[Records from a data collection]

——

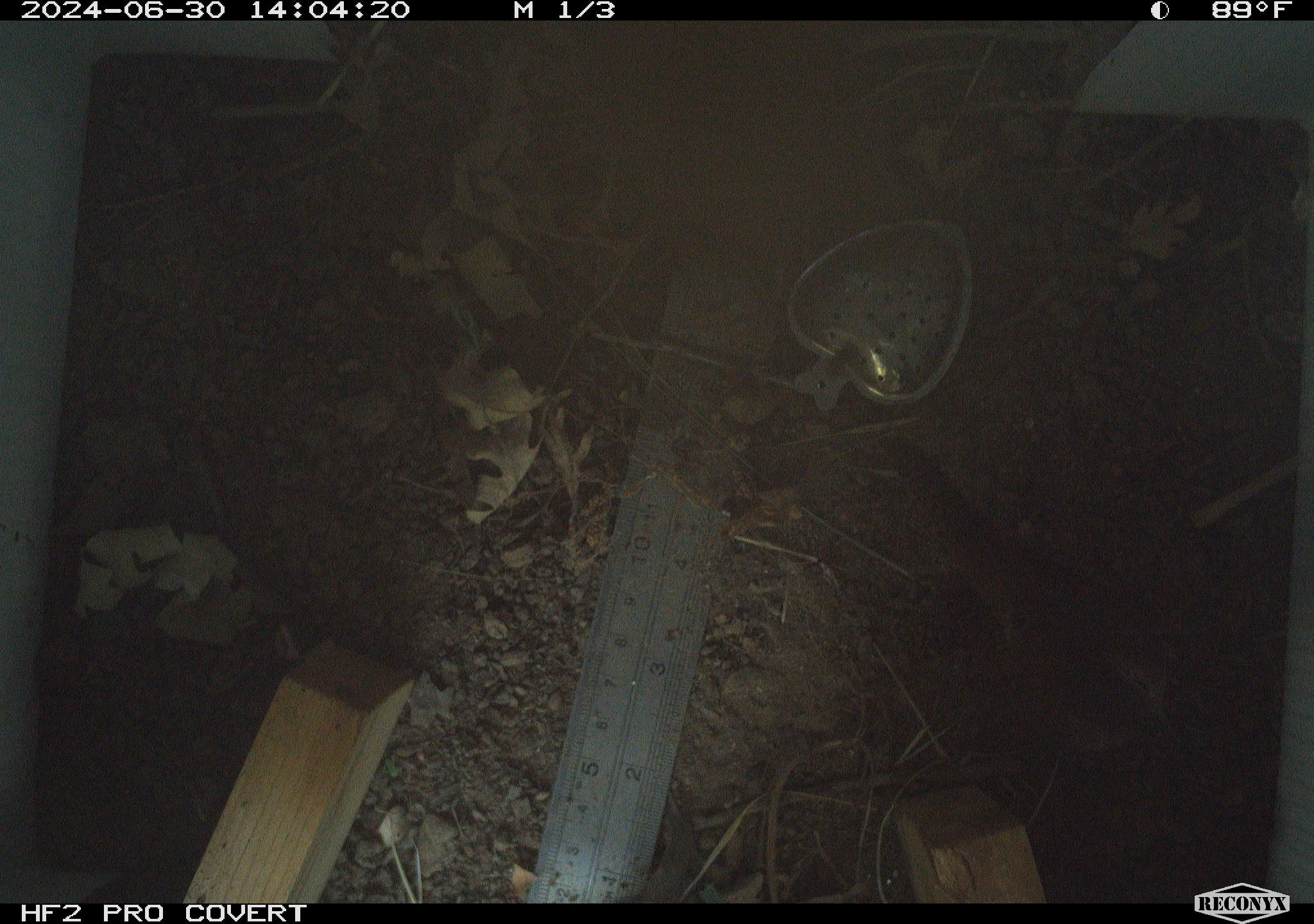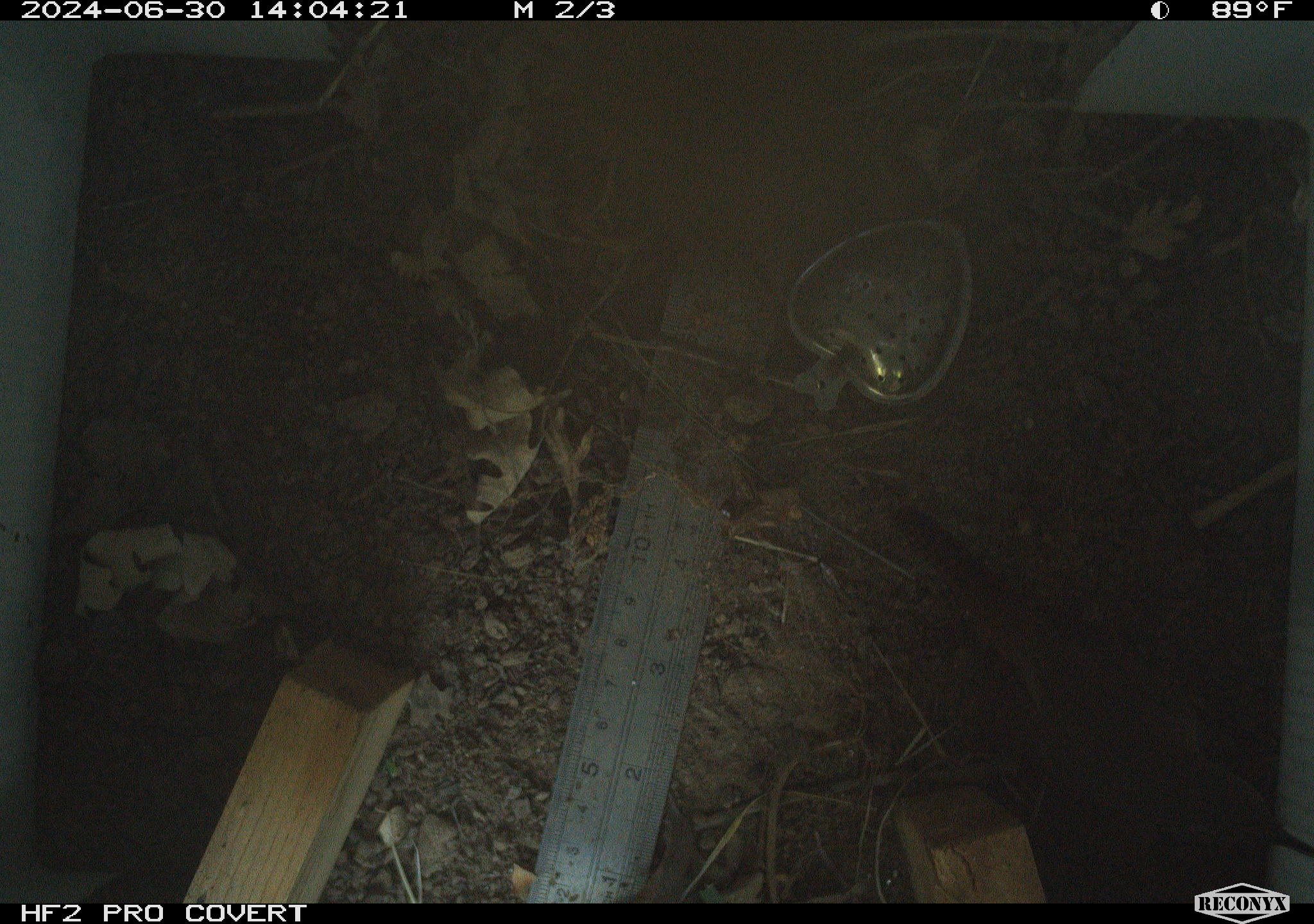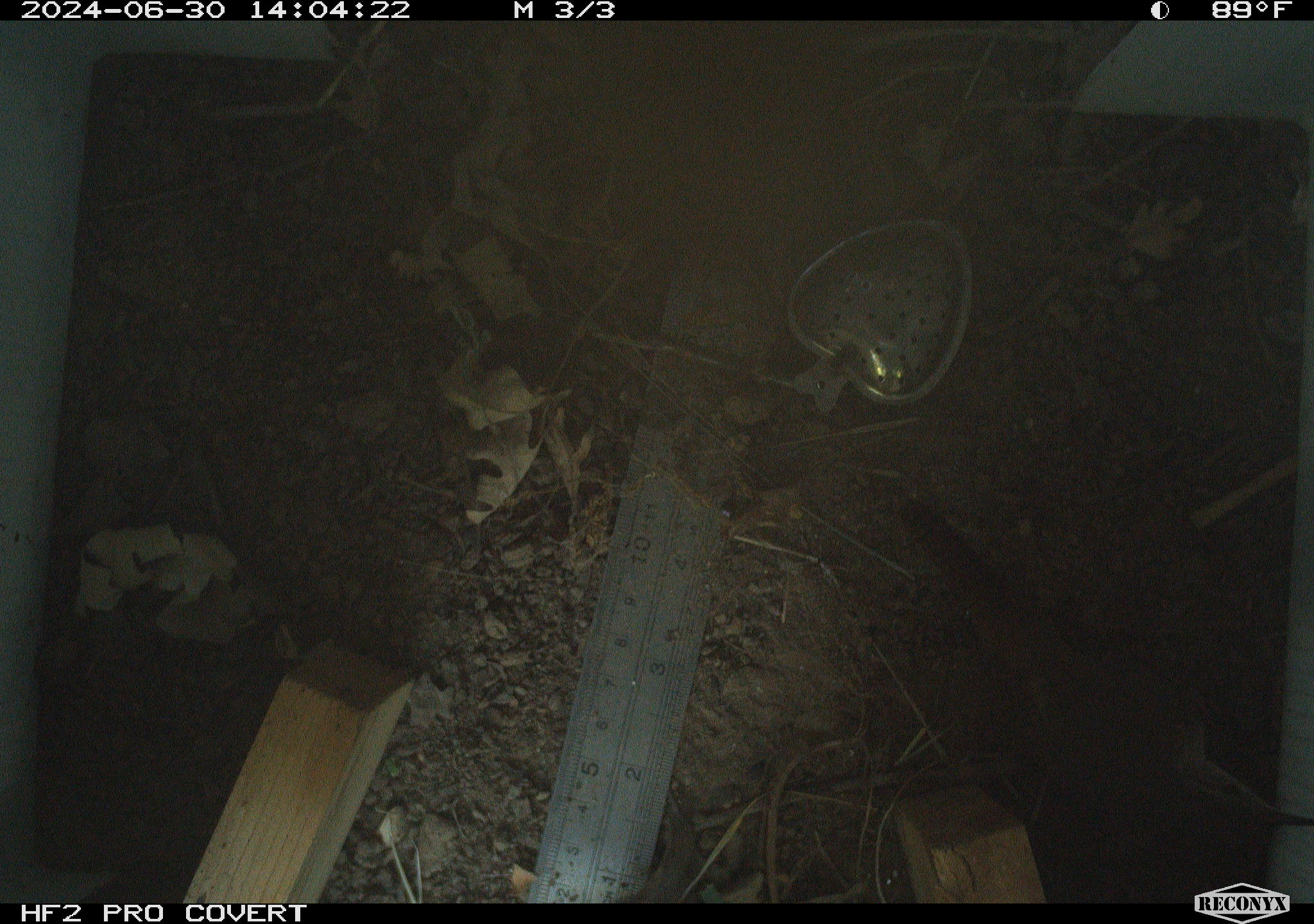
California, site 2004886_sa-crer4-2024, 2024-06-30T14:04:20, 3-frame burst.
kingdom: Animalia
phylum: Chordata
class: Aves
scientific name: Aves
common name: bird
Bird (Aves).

——

Exercise brief ▸ Exactly the lines from the one containing "kingdom: Animalia" through the last line of the records are to be transcribed, both endpoints included.

Output for this task ▸
kingdom: Animalia
phylum: Chordata
class: Aves
scientific name: Aves
common name: bird
Bird (Aves).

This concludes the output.